C’est un impressionnant convoi qui s’est étiré dans les artères de la capitale belge, le 18 décembre 2025. La FNSEA tablait sur 4 000 agriculteurs français. Ils sont venus plus nombreux encore, selon plusieurs représentants sur place, gonflant les rangs d’une manifestation qui a rassemblé au moins 10 000 personnes, selon le syndicat majoritaire.
« Au début, on devait être une trentaine de tracteurs en tout, indique le vice-président de la FNSEA, Luc Smessaert, parti de l’Oise la veille avec seize engins. Plus de 250 se sont finalement mobilisés, des Hauts-de-France, de l’Oise, du Nord et du Pas-de-Calais. » Cet engouement de dernière minute témoigne selon lui d’une exaspération latente depuis les manifestations de l’hiver 2023, nourrie par la perspective d’un accord commercial jugé délétère, dopée encore par la crise sanitaire qui frappe les élevages.
Les dossiers qui s’empilent
Si officiellement, c’est l’accord avec le Mercosur – et dans une moindre mesure, la Pac et le mécanisme d’ajustement carbone aux frontières (MACF) – qui monopolise les pancartes et les discours, une autre inquiétude traverse les rangs : la dermatose nodulaire contagieuse, qui a provoqué d’autres contestations dans le Sud-Ouest. Les responsables syndicaux admettent que la propagation de l’épizootie a galvanisé les troupes, poussant à se mobiliser ceux qui hésitaient encore.
« On parle de Mercosur, mais c’est tout le système qui pose problème, toutes ces décisions qui sont prises en ignorant ce qu’est notre quotidien, évidemment qu’à la fin : c’est le point de rupture », lâche un éleveur venu des Hauts-de-France, listant toutes les frustrations accumulées. Ainsi l’accord avec le Mercosur devient le symbole d’une Europe qui serait sourde aux réalités agricoles, celle qui ouvre ses frontières sans protéger ses producteurs, celle qui impose des normes tout en laissant entrer des produits qui n’y sont pas soumis, dénoncent aussi des producteurs italiens.

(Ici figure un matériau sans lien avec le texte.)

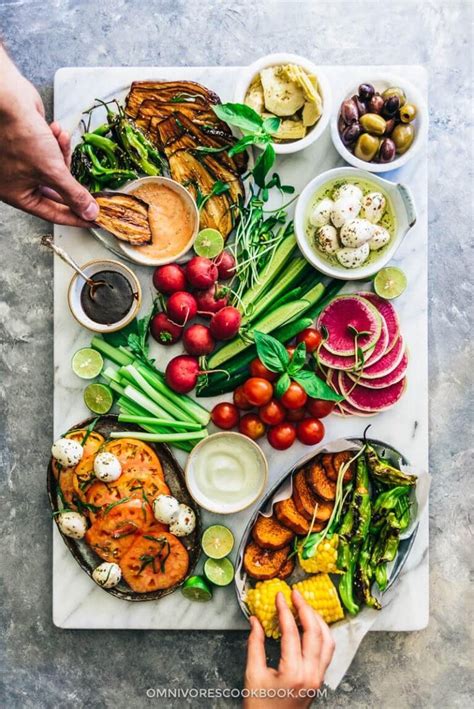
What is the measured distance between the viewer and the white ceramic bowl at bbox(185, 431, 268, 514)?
3.24 metres

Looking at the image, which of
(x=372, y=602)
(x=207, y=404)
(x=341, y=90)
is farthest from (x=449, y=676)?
(x=341, y=90)

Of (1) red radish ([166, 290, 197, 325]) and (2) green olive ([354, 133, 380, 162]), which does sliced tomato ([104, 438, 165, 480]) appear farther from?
(2) green olive ([354, 133, 380, 162])

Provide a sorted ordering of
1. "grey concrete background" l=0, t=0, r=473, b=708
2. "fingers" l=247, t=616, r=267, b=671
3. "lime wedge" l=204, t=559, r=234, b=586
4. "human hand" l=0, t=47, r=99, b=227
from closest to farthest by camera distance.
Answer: "human hand" l=0, t=47, r=99, b=227 → "fingers" l=247, t=616, r=267, b=671 → "lime wedge" l=204, t=559, r=234, b=586 → "grey concrete background" l=0, t=0, r=473, b=708

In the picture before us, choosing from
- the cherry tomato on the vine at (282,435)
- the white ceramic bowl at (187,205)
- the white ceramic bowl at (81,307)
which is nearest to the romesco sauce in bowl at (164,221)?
the white ceramic bowl at (187,205)

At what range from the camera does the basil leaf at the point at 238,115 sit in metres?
3.12

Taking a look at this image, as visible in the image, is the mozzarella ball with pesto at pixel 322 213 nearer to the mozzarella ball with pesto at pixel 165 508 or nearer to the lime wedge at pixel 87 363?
the lime wedge at pixel 87 363

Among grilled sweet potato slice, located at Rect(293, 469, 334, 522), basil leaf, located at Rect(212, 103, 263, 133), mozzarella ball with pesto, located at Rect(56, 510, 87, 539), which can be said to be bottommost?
mozzarella ball with pesto, located at Rect(56, 510, 87, 539)

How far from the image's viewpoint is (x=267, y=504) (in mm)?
3221

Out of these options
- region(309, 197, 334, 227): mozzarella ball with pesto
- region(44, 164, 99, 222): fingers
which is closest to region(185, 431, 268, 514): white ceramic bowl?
region(309, 197, 334, 227): mozzarella ball with pesto

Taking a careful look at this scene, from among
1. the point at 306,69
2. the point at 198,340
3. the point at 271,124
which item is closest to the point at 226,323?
the point at 198,340

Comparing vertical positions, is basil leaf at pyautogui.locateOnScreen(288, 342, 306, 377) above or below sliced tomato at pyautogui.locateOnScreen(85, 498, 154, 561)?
above

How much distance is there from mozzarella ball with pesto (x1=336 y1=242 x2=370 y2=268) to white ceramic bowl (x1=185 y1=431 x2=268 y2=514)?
3.09 feet

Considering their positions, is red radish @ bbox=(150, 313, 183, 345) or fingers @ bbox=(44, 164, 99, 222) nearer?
fingers @ bbox=(44, 164, 99, 222)

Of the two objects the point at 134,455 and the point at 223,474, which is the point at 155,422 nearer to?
the point at 134,455
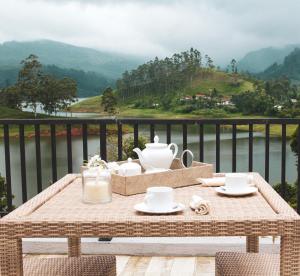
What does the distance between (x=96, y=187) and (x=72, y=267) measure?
38cm

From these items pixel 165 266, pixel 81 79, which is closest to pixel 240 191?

Sur une grande scène dressée en pleine rue, lumières et sono dignes d’un concert, les responsables syndicaux européens se succèdent pour porter la voix des manifestants. Le président de la FNSEA, Arnaud Rousseau, déclare : « Troquer l’agriculture contre d’autres secteurs de l’activité économique de ce continent n’a pas de sens. Jamais nous n’accepterons de voir des produits qui ne respectent pas nos standards venir du reste de la planète. » Le responsable évoque aussi la nécessité d’un budget de la Pac « qui réaffirme que l’agriculture contribue depuis la création de l’Europe à sa structuration » puis dénonce le MACF qui « renchérit » les coûts sans que les agriculteurs « puissent le supporter ». Puis il interpelle le commissaire européen à l’agriculture, Christophe Hansen : « Nous avons besoin aujourd’hui que dans le collège des commissaires, il porte une voix forte. Qu’il aille se battre pour continuer à avoir une agriculture. »

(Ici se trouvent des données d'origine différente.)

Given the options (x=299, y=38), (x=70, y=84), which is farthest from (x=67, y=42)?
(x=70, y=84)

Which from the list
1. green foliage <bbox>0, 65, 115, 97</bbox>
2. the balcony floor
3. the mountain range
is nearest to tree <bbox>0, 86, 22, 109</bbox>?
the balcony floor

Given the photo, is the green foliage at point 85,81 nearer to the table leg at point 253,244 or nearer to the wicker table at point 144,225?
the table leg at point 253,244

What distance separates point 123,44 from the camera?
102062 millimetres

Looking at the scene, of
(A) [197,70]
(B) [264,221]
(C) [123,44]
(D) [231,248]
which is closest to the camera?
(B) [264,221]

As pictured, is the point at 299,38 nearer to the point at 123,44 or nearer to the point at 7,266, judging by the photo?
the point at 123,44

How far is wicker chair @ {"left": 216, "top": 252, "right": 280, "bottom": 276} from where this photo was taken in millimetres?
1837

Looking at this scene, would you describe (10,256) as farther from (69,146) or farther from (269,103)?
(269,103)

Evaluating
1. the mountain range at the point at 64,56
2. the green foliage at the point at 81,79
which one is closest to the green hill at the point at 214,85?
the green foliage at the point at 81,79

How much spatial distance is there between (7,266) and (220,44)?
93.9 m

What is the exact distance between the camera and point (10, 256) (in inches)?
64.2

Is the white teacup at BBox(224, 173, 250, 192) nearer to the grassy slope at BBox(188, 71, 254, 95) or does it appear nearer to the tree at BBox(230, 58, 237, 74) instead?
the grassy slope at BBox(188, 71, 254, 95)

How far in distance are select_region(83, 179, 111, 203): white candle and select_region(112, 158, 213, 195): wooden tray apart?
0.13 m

Davantage de tensions aux abords du Parlement
En matinée, le cortège s’écoule dans un calme relatif. Vers le milieu de journée, aux abords des institutions européennes, l’atmosphère se tend progressivement. Les manifestants se massent devant le Parlement européen, certains jettent des pommes de terre en direction de l’édifice.
L’ironie de la scène n’échappe pas aux observateurs : les eurodéputés ne sont pas là. Réunis cette semaine-là à Strasbourg pour la session plénière, ils ont d’ailleurs voté mardi un renforcement des clauses de sauvegarde destinées à protéger les agriculteurs face aux importations du Mercosur. Un vote adopté à une large majorité, qui abaisse notamment les seuils de déclenchement des mécanismes de protection. Mais pour les manifestants massés devant un Parlement vide, ces garde-fous restent largement insuffisants.
La mobilisation se poursuit en régions
La séquence ne s’arrêtera pas là pour les Français. Demain, 19 décembre, les agriculteurs sont appelés à maintenir la pression dans leur région. Pour cause, le Conseil européen qui réunit les chefs d’État et de gouvernement n’est pas fini. Si le Mercosur n’apparaît pas officiellement à l’ordre du jour, les discussions pourraient l’évoquer dans le volet consacré à la géoéconomie. Les syndicats espèrent qu’en maintenant la mobilisation, ils pèseront dans les arbitrages de dernière minute. Arnaud Rousseau l’a martelé depuis la scène bruxelloise : les agriculteurs reviendront « encore et toujours ».